# Let z1 = √2(cos 7pi/4 + i sin 7pi/4) and z2 = 2(cos 5pi/3 + i sin 5pi/3), how do you find z1/z2?

Apr 13, 2016

${z}_{1} / {z}_{2} = \frac{1}{\sqrt{2}} \left[\cos \left(\frac{\pi}{12}\right) + i \sin \left(\frac{\pi}{12}\right)\right]$

#### Explanation:

A complex number of form $r \cos \theta + i r \sin \theta$ can also be written as $r \cdot {e}^{i \theta}$.

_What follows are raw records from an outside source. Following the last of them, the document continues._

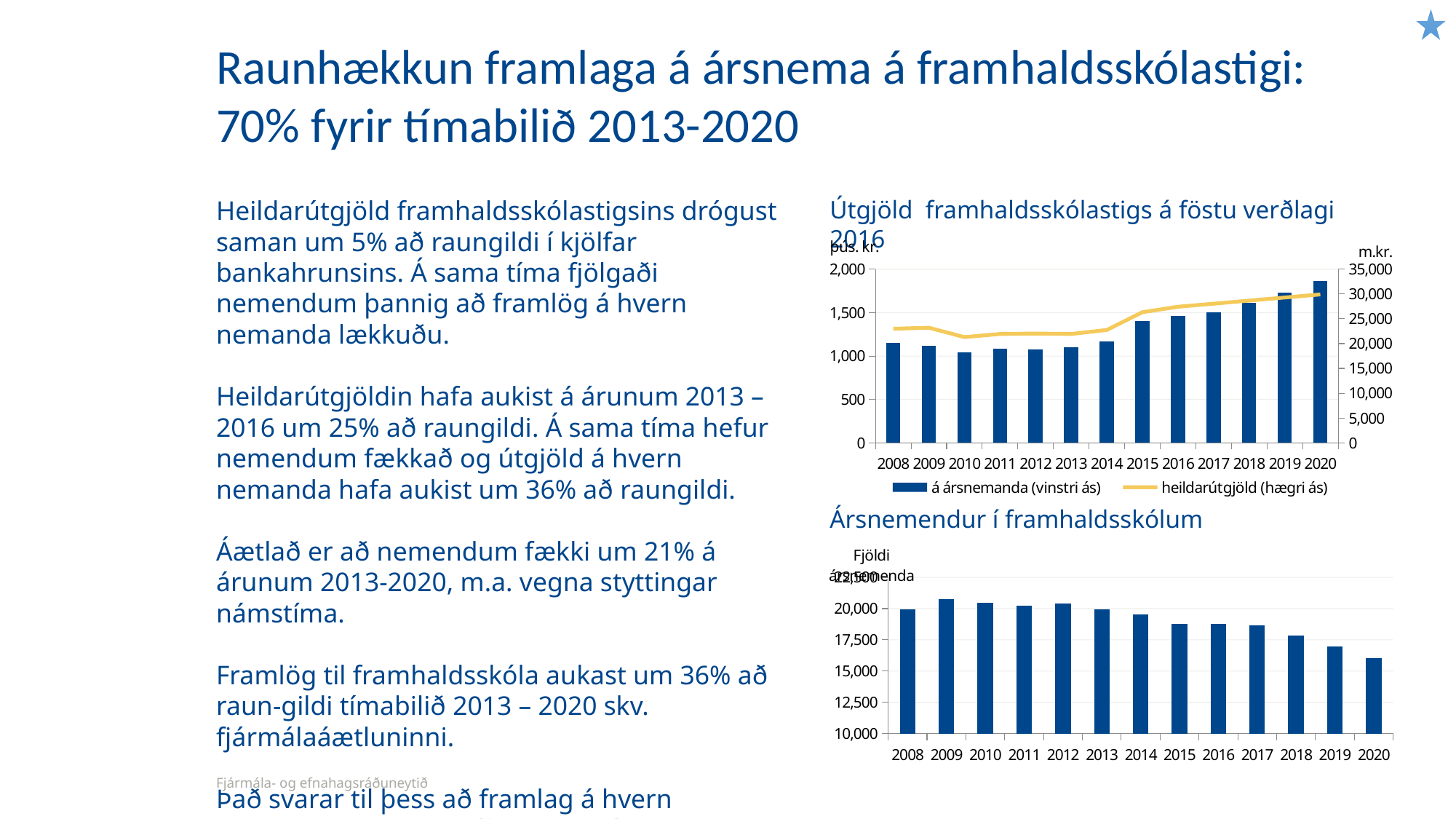
In the 'Ársnemendur í framhaldsskólum' chart, which year has the lowest value? 2020 In the 'Ársnemendur í framhaldsskólum' chart, which year has the highest value? 2009 How many series does the legend of the 'Útgjöld framhaldsskólastigs á föstu verðlagi 2016' chart list? 2 In the 'Útgjöld framhaldsskólastigs á föstu verðlagi 2016' chart, which year has the highest bar for 'á ársnemanda'? 2020 In the 'Útgjöld framhaldsskólastigs á föstu verðlagi 2016' chart, is the 'á ársnemanda' value for 2020 greater or less than 1,500? greater In the 'Ársnemendur í framhaldsskólum' chart, is the value for 2020 greater or less than 17,500? less In the 'Útgjöld framhaldsskólastigs á föstu verðlagi 2016' chart, which year has the lowest bar for 'á ársnemanda'? 2010 In the 'Útgjöld framhaldsskólastigs á föstu verðlagi 2016' chart, which series is drawn as a line? heildarútgjöld (hægri ás) How many years are shown on the x axis of the 'Ársnemendur í framhaldsskólum' chart? 13 In the 'Útgjöld framhaldsskólastigs á föstu verðlagi 2016' chart, is the 'heildarútgjöld' value for 2010 greater or less than 25,000? less What kind of chart is the 'Ársnemendur í framhaldsskólum' chart? bar chart In the 'Ársnemendur í framhaldsskólum' chart, do the values rise or fall from 2012 to 2020? fall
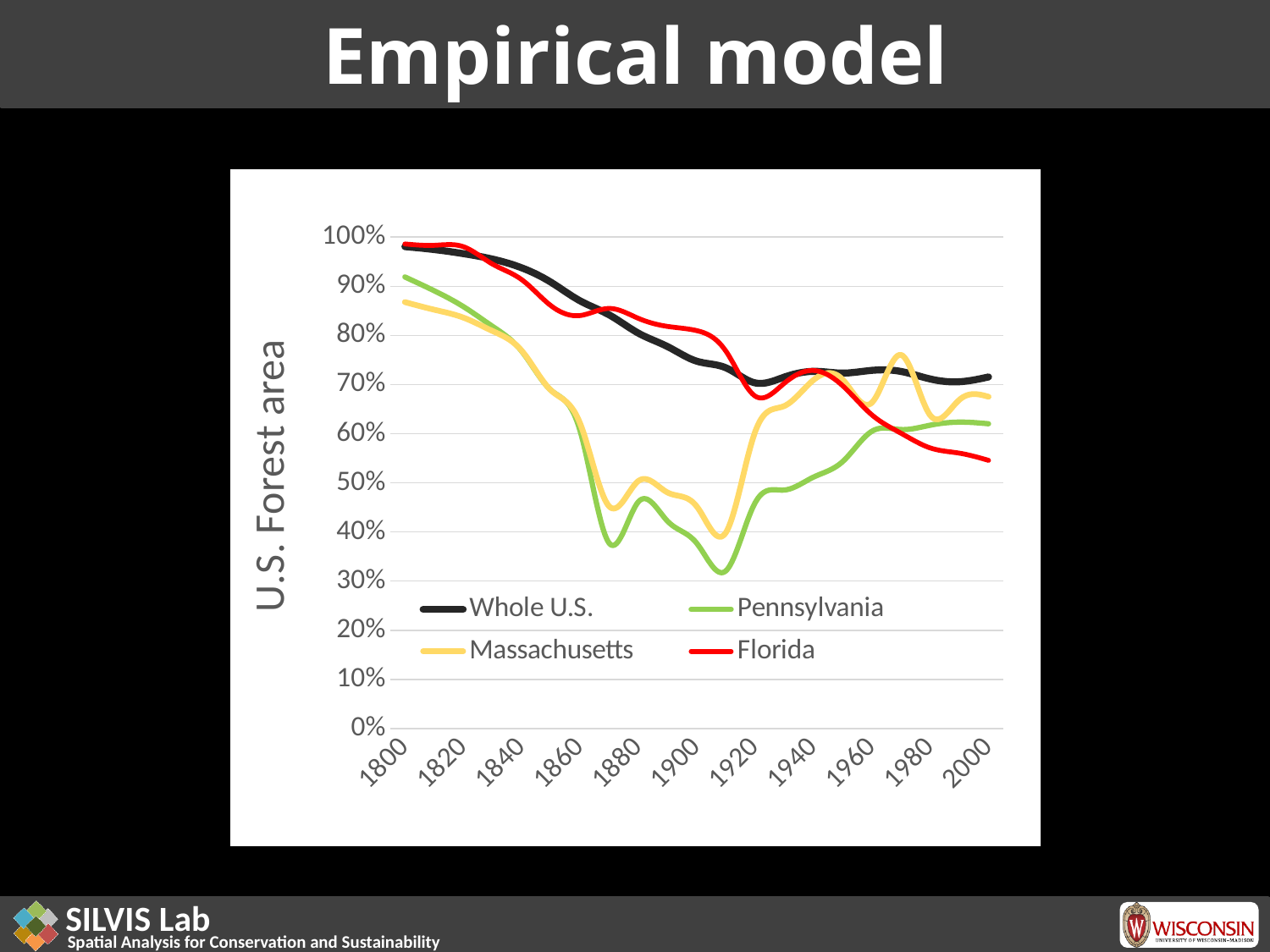
Is the value for Massachusetts in 1800 greater or less than 90%? less What kind of chart is shown on the slide? line chart Does the Pennsylvania line rise or fall from 1920 to 2000? rise How many series does the legend list? 4 Which series has the lowest value in 2000? Florida Which series has the lowest value in 1800? Massachusetts In 2000, which is larger: the value for Whole U.S. or the value for Florida? Whole U.S. Is the value for Florida in 2000 greater or less than 60%? less What colour is the Florida line? red Does the Whole U.S. line rise or fall from 1800 to 2000? fall What is the title of the vertical axis? U.S. Forest area Is the lowest value reached by the Pennsylvania line greater or less than 40%? less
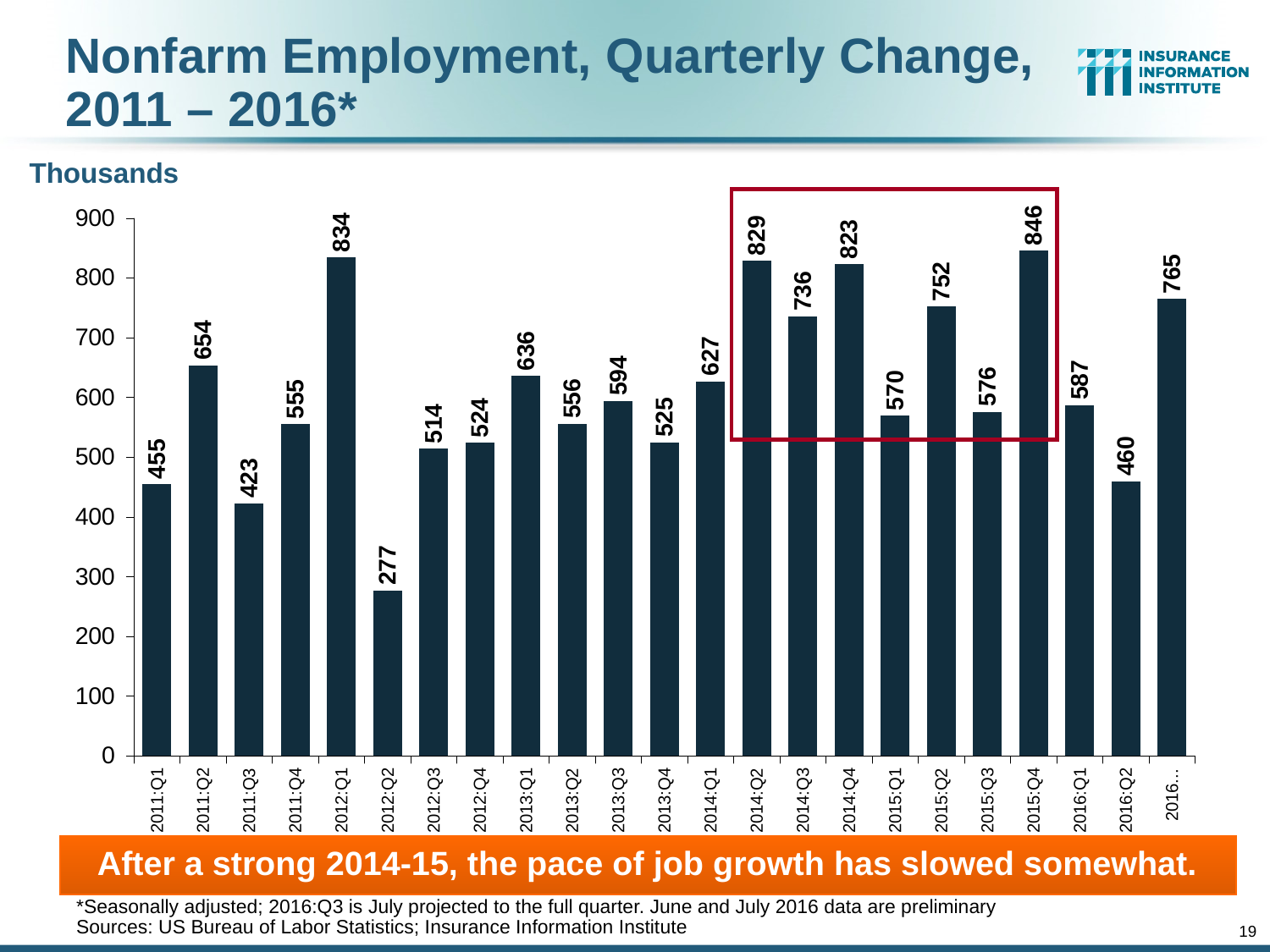
Is the value for 2013:Q3 greater or less than 500? greater Which is larger, the value for 2011:Q2 or the value for 2013:Q1? 2011:Q2 What is the value for 2016:Q2? 460 What is the value for 2015:Q2? 752 What is the difference between the values for 2014:Q2 and 2014:Q3? 93 What kind of chart is shown on the slide? Bar chart What unit is indicated for the values on the chart? Thousands What is the difference between the values for 2015:Q4 and 2016:Q1? 259 How many bars are plotted in the chart? 23 Which quarter has the highest value? 2015:Q4 Which quarter has the lowest value? 2012:Q2 What is the value for 2012:Q1? 834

Hence, ${z}_{1} = \sqrt{2} \left(\cos \left(7 \frac{\pi}{4}\right) + i \sin \left(7 \frac{\pi}{4}\right)\right) = \sqrt{2} {e}^{i 7 \frac{\pi}{4}}$

and ${z}_{2} = 2 \left(\cos \left(5 \frac{\pi}{3}\right) + i \sin \left(5 \frac{\pi}{2}\right)\right) = 2 {e}^{i 5 \frac{\pi}{3}}$

Hence ${z}_{1} / {z}_{2} = \frac{\sqrt{2}}{2} x {e}^{i \left(7 \frac{\pi}{4} - 5 \frac{\pi}{3}\right)} = \frac{1}{\sqrt{2}} \cdot {e}^{i \left(\frac{21 \pi - 20 \pi}{12}\right)} = \frac{1}{\sqrt{2}} \cdot {e}^{i \frac{\pi}{12}}$

= $\frac{1}{\sqrt{2}} \left[\cos \left(\frac{\pi}{12}\right) + i \sin \left(\frac{\pi}{12}\right)\right]$